Proposed creek project hits snag with engineers
A permit is needed to allow machinery to be placed in the creek.
By DENISE DICK
VINDICATOR STAFF WRITER
POLAND -- What seemed like a simple plan to address flooding has turned into a complicated application process.
Joe Mazur, village council president, wrote a letter this summer to the U.S. Army Corps of Engineers asking for a permit to remove an island, dubbed Trash Island by village officials, from Yellow Creek and to widen the creek where it narrows.
Trash Island is a small raised area within the creek where debris collects. It's located downstream from the Poland branch of the Public Library of Youngstown and Mahoning County.
Though the village doesn't need a permit to cut trees and brush, any activity that results in fill or removal of material from Yellow Creek, including placing machinery into the creek for clearing, requires a corps of engineers permit.

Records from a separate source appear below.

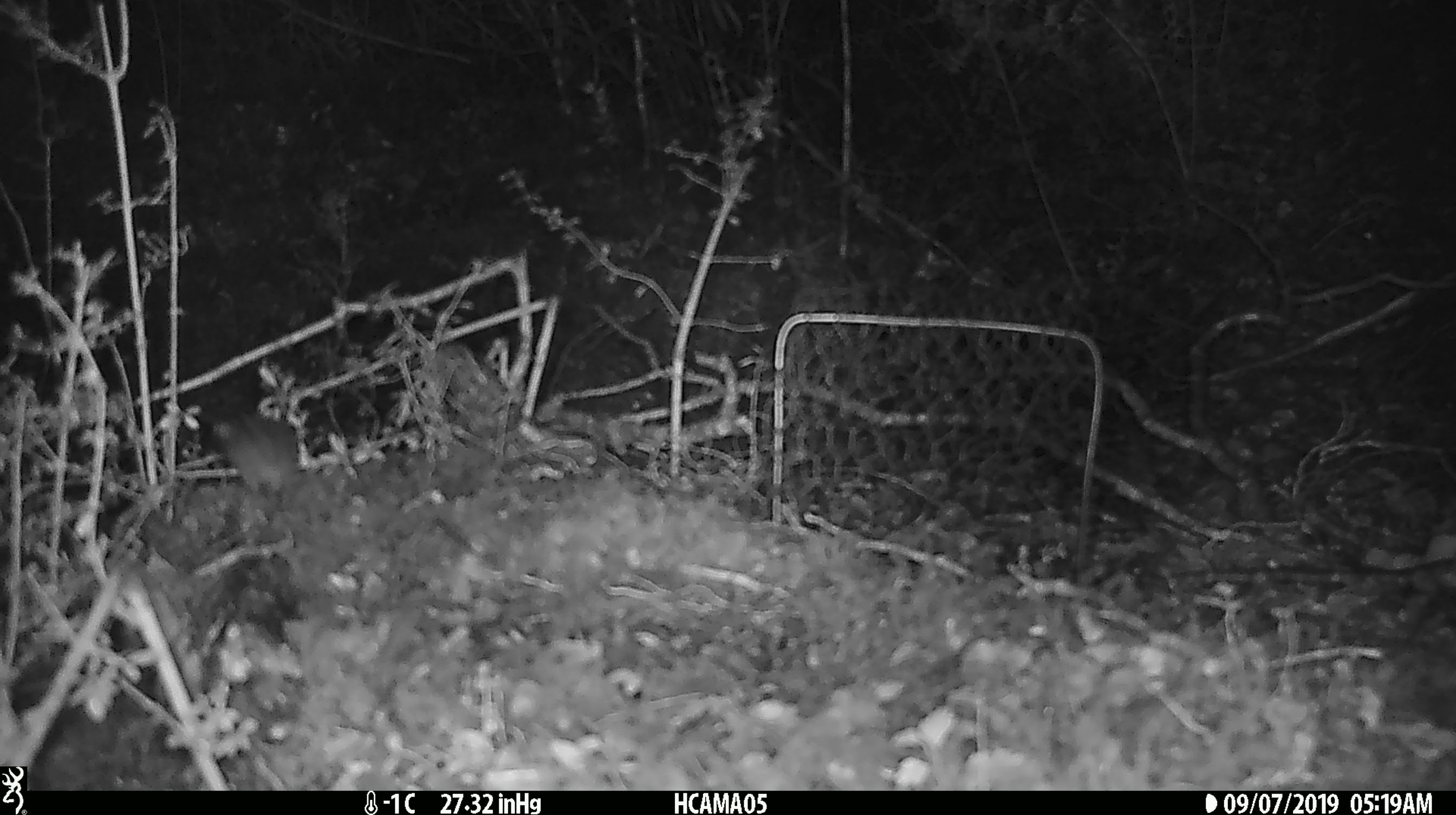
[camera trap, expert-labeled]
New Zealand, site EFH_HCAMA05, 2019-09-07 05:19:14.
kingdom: Animalia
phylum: Chordata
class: Mammalia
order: Rodentia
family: Muridae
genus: Mus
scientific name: Mus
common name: mouse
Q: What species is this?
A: Mouse (Mus).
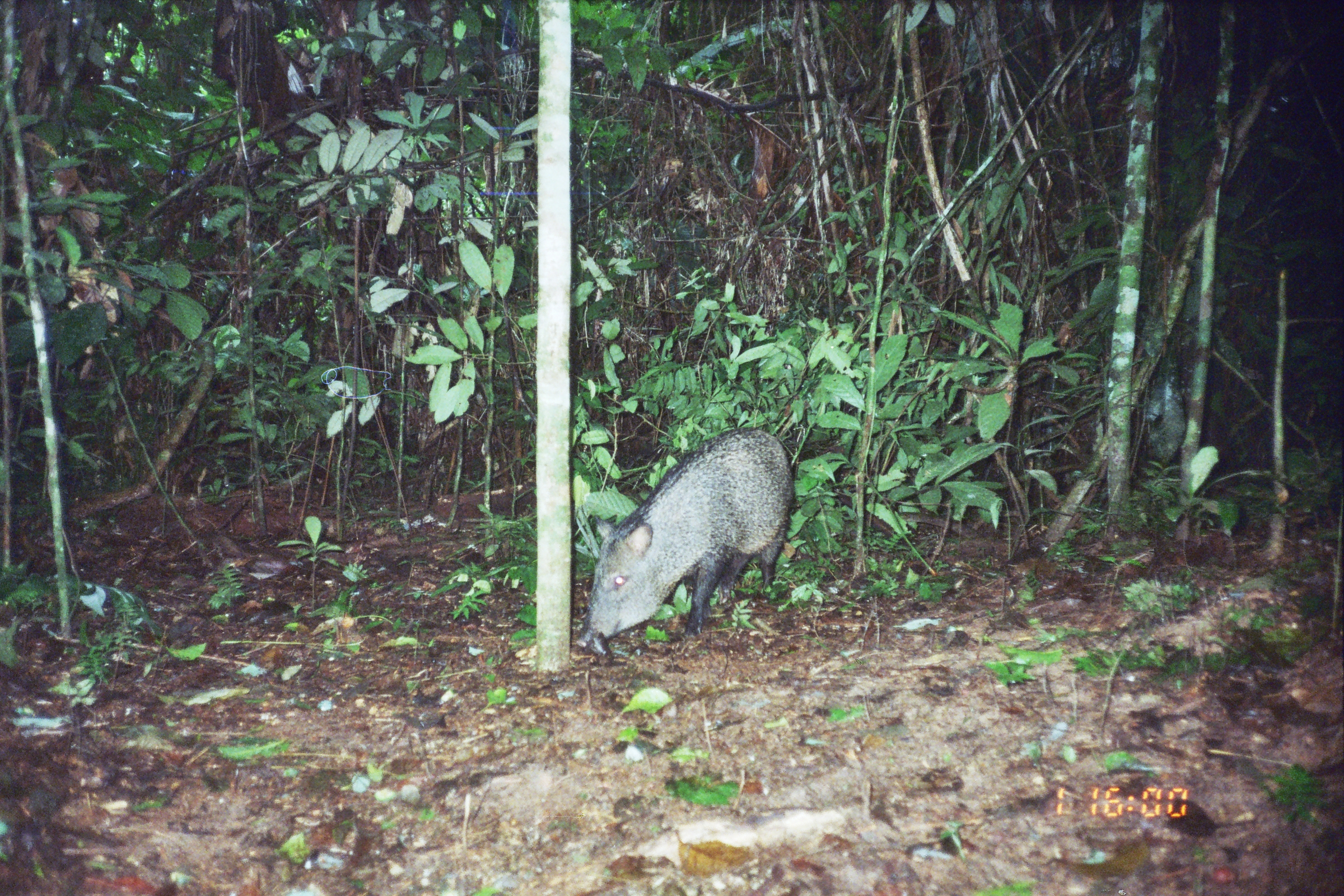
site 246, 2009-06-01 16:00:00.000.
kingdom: Animalia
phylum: Chordata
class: Mammalia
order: Artiodactyla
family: Tayassuidae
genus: Pecari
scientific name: Pecari tajacu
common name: collared peccary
Pecari tajacu (collared peccary).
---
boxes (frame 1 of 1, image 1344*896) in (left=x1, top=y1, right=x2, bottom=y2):
pecari tajacu: (left=574, top=425, right=793, bottom=652)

Early last month, two representatives from the corps' Pittsburgh Division met with Mazur to visit the site and discuss the request.
Mazur then received a letter saying more information was needed to process the village's permit application.
Analysis needed
That letter said the permit application must include an alternative analysis to justify the need for the removal and a hydraulics and hydrology analysis to show that the proposed project will achieve the desired result.

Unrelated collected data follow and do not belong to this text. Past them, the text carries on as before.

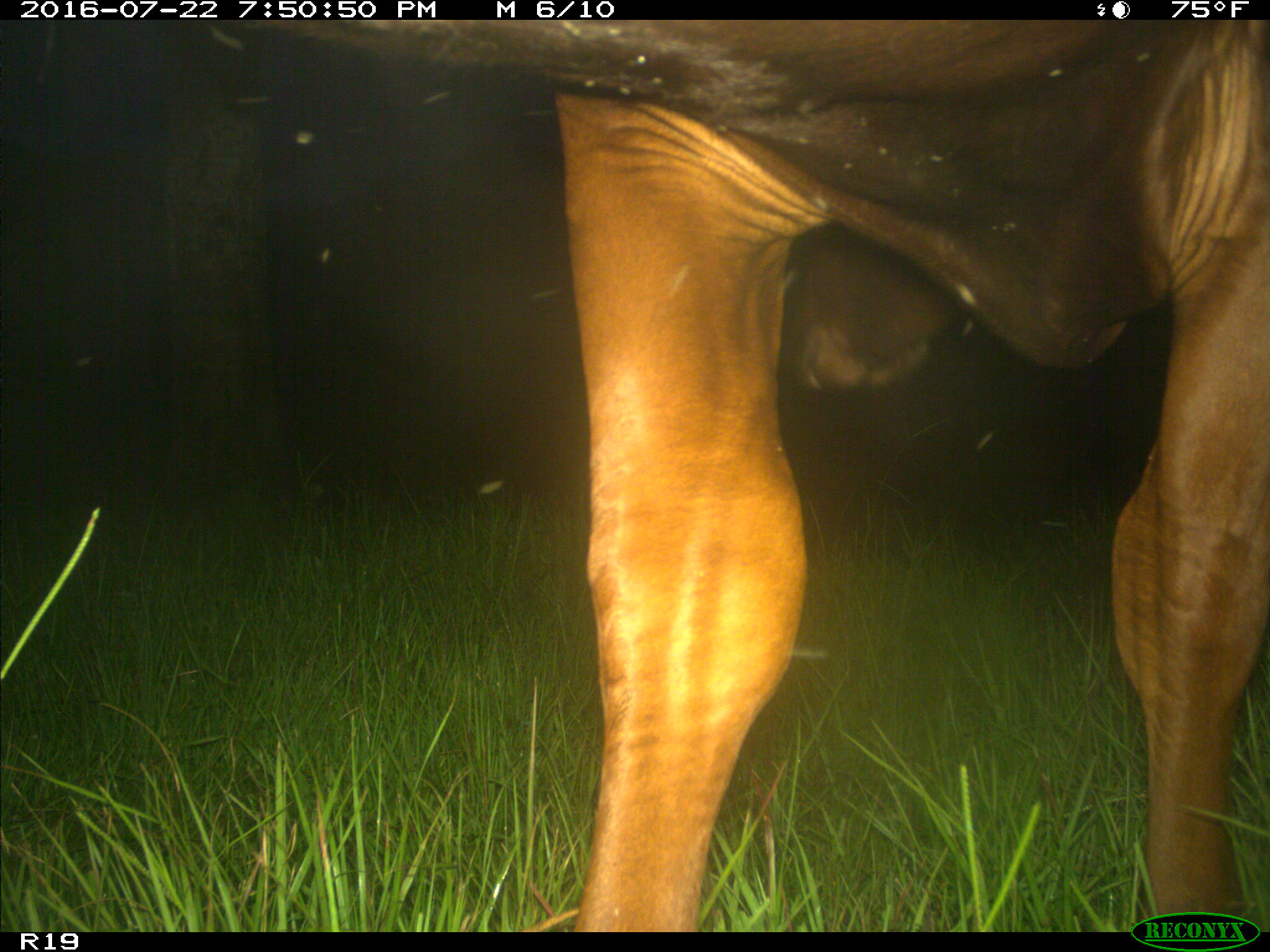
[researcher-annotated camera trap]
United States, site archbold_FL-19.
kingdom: Animalia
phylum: Chordata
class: Mammalia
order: Artiodactyla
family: Bovidae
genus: Bos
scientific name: Bos taurus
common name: domestic cow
Bos taurus (domestic cow).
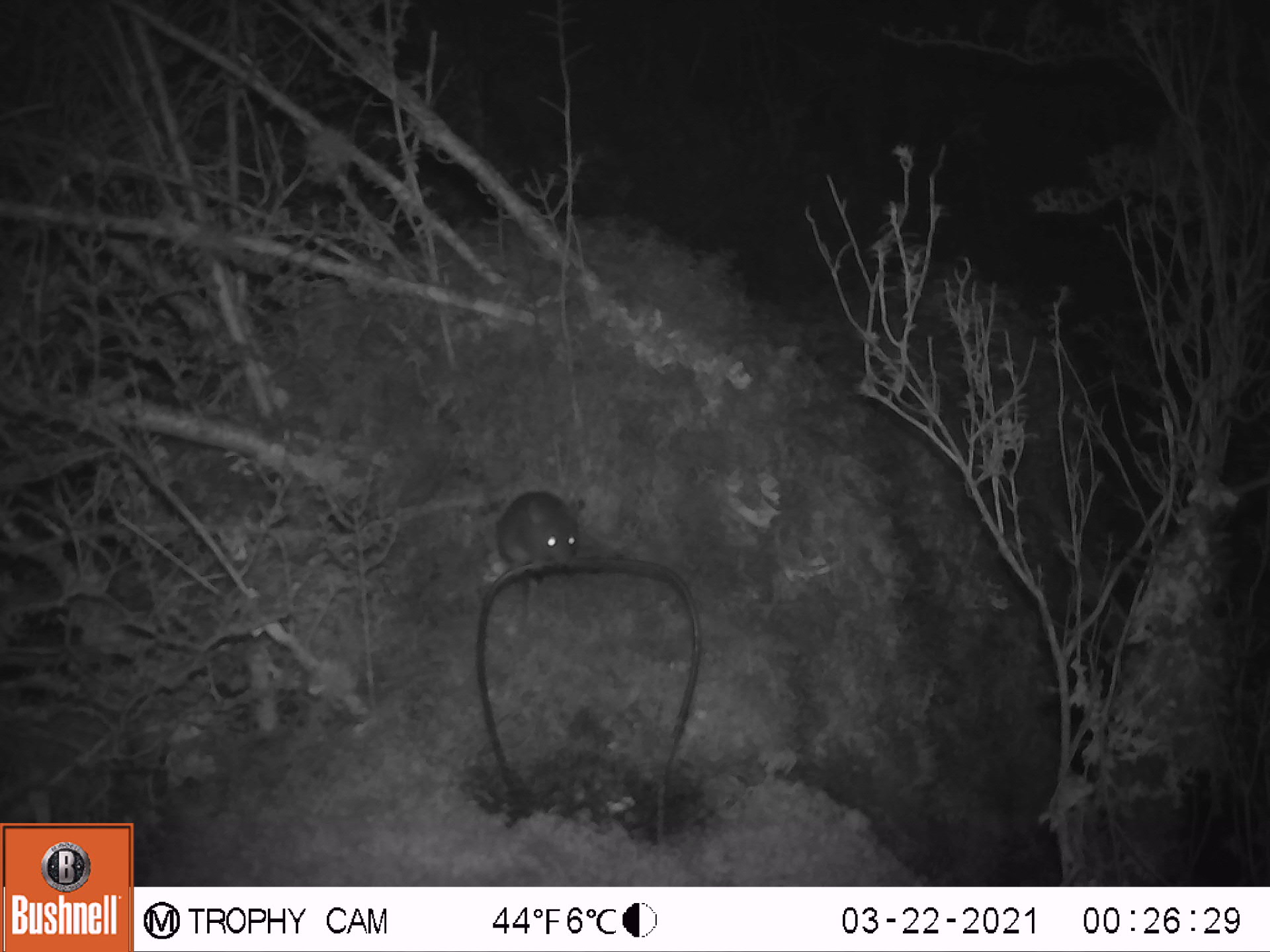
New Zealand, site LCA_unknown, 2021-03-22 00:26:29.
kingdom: Animalia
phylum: Chordata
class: Mammalia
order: Rodentia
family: Muridae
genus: Mus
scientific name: Mus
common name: mouse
Mouse (Mus).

Mazur isn't sure where the village will go from here.
"We don't have the money to do all of that," he said. "All we want to do is clear the trash out and widen the creek where it narrows."
A project by the library to construct a concrete, 3 1/2-foot-high, 2-foot-thick and 210-foot-long wall to keep the water out of the building was recently completed.
In August 2004, water streamed into the library bookstore and meeting room. Yellow Creek swells where it narrows and rounds a corner in the village.
The wall starts near the Main Street Bridge and rounds a bend along the creek.
Though the project may help stop flooding at the library, Mazur says it won't help people who live in Green Meadows, a development on the other side of state Route 170, because the development is upstream from the wall.